阅读文本 –

══════════

字典树详解

简介

参考资料：https://leetcode.cn/problems/implement-trie-prefix-tree/description/

基础版本（增查）

结构

Trie，又称前缀树或字典树，是一棵有根树，其每个节点包含以下字段：

指向子节点的指针数组 children。比如数据范围为小写英文字母，则数组长度为 26。此时 children[0] 对应小写字母 a，children[1] 对应小写字母 b，…，children[25] 对应小写字母 z。
布尔字段 isEnd，表示该节点是否为字符串的结尾。

插入字符串

我们从字典树的根开始，插入字符串。对于当前字符对应的子节点，有两种情况：

子节点存在。沿着指针移动到子节点，继续处理下一个字符。
子节点不存在。创建一个新的子节点，记录在 children 数组的对应位置上，然后沿着指针移动到子节点，继续搜索下一个字符。

重复以上步骤，直到处理字符串的最后一个字符，然后将当前节点标记为字符串的结尾。

查找前缀

我们从字典树的根开始，查找前缀。对于当前字符对应的子节点，有两种情况：

子节点存在。沿着指针移动到子节点，继续搜索下一个字符。
子节点不存在。说明字典树中不包含该前缀，返回空指针。

重复以上步骤，直到返回空指针或搜索完前缀的最后一个字符。

若搜索到了前缀的末尾，就说明字典树中存在该前缀。此外，若前缀末尾对应节点的 isEnd 为真，则说明字典树中存在该字符串。

代码实现

C

typedef struct Trie {
    struct Trie* children[26];
    bool isEnd;
} Trie;

Trie* trieCreate() {
    Trie* ret = malloc(sizeof(Trie));
    memset(ret->children, 0, sizeof(ret->children));
    ret->isEnd = false;
    return ret;
}

void trieInsert(Trie* obj, char* word) {
    int n = strlen(word);
    for (int i = 0; i < n; i++) {
        int ch = word[i] - 'a';
        if (obj->children[ch] == NULL) {
            obj->children[ch] = trieCreate();
        }
        obj = obj->children[ch];
    }
    obj->isEnd = true;
}

bool trieSearch(Trie* obj, char* word) {
    int n = strlen(word);
    for (int i = 0; i < n; i++) {
        int ch = word[i] - 'a';
        if (obj->children[ch] == NULL) {
            return false;
        }
        obj = obj->children[ch];
    }
    return obj->isEnd;
}

bool trieStartsWith(Trie* obj, char* prefix) {
    int n = strlen(prefix);
    for (int i = 0; i < n; i++) {
        int ch = prefix[i] - 'a';
        if (obj->children[ch] == NULL) {
            return false;
        }
        obj = obj->children[ch];
    }
    return true;
}

void trieFree(Trie* obj) {
    for (int i = 0; i < 26; i++) {
        if (obj->children[i]) {
            trieFree(obj->children[i]);
        }
    }
    free(obj);
}

这段代码实现了一个基于字典树（Trie）的数据结构，用于存储和检索字符串。

══════════

记录材料 –
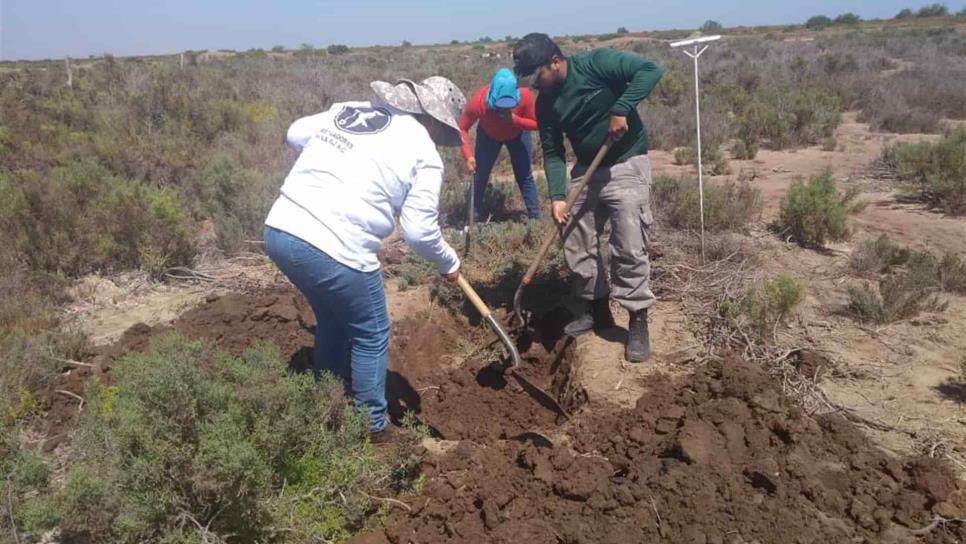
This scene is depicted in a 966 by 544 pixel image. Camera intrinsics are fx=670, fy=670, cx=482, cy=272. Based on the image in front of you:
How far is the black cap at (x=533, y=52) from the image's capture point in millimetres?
3918

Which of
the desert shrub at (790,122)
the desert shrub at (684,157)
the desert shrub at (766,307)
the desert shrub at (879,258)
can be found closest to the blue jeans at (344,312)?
the desert shrub at (766,307)

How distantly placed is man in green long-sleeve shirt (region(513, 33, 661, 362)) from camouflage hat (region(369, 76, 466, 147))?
2.76 ft

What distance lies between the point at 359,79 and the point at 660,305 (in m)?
14.8

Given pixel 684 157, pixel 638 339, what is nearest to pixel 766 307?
pixel 638 339

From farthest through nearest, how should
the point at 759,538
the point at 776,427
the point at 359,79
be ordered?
1. the point at 359,79
2. the point at 776,427
3. the point at 759,538

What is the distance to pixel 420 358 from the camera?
15.8 ft

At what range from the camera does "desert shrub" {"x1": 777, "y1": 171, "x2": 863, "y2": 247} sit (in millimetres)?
5984

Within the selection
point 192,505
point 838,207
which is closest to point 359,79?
point 838,207

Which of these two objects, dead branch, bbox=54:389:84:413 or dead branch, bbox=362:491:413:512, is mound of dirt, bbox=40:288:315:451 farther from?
dead branch, bbox=362:491:413:512

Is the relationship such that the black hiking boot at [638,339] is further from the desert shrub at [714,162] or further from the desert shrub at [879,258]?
the desert shrub at [714,162]

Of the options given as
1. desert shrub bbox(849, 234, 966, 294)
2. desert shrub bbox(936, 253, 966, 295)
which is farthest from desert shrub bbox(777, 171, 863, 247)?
desert shrub bbox(936, 253, 966, 295)

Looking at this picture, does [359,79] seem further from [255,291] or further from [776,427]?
[776,427]

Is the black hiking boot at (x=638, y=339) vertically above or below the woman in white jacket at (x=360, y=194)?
below

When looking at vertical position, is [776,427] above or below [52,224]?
below
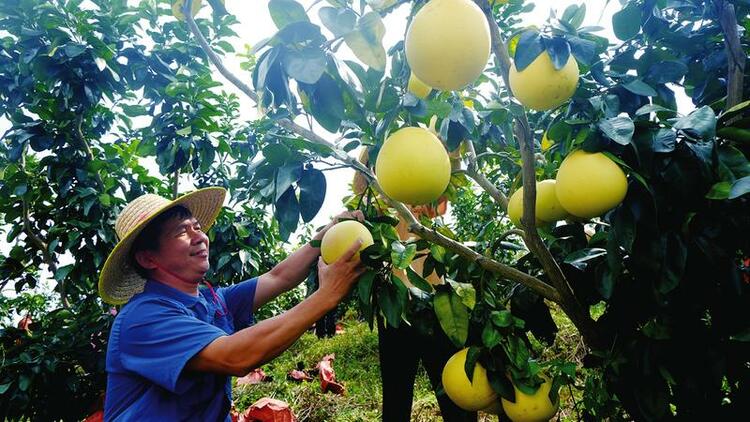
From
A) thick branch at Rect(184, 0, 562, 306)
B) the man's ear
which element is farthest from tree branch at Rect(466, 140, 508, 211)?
the man's ear

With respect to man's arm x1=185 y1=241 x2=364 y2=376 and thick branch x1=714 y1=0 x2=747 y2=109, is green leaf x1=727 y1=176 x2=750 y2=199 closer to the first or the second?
thick branch x1=714 y1=0 x2=747 y2=109

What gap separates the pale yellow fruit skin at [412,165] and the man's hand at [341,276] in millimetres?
272

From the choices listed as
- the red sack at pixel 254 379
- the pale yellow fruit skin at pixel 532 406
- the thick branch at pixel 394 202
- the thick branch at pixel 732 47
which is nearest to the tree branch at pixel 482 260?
the thick branch at pixel 394 202

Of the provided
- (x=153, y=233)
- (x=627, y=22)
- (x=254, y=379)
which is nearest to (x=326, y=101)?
(x=627, y=22)

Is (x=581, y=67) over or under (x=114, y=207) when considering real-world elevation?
over

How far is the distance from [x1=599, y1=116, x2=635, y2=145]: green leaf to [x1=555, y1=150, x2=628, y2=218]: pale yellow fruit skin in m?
0.06

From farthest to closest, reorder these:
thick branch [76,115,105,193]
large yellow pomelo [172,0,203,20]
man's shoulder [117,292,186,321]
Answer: thick branch [76,115,105,193] → man's shoulder [117,292,186,321] → large yellow pomelo [172,0,203,20]

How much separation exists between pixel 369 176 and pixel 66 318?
2667 mm

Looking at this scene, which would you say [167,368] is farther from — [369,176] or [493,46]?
[493,46]

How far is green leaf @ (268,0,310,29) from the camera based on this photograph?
28.1 inches

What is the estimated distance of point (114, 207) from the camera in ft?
9.07

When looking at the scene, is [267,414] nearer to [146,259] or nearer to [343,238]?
[146,259]

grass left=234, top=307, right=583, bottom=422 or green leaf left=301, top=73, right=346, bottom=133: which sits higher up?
green leaf left=301, top=73, right=346, bottom=133

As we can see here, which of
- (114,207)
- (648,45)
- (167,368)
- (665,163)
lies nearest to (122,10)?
(114,207)
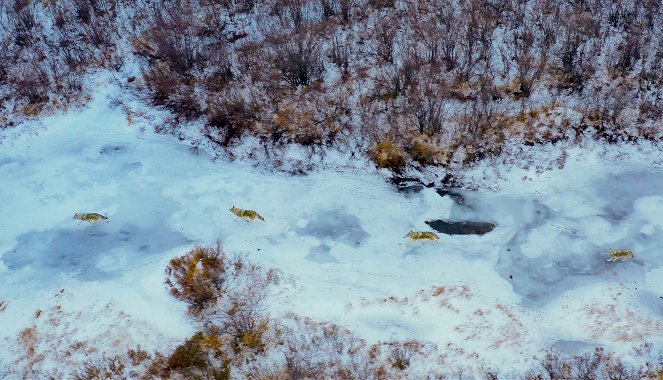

══════════

任务要求 –
请根据字典树一文回答下列问题：
1. 若数据范围为小写英文字母，children 数组的长度是多少？
2. 插入字符串时，若当前字符对应的子节点不存在，该怎样处理？
3. C 代码中的 trieSearch 函数在循环结束后返回什么？

参考答案 –
1. 26。
2. 创建一个新的子节点，记录在 children 数组的对应位置上，然后沿着指针移动到子节点，继续搜索下一个字符。
3. obj->isEnd。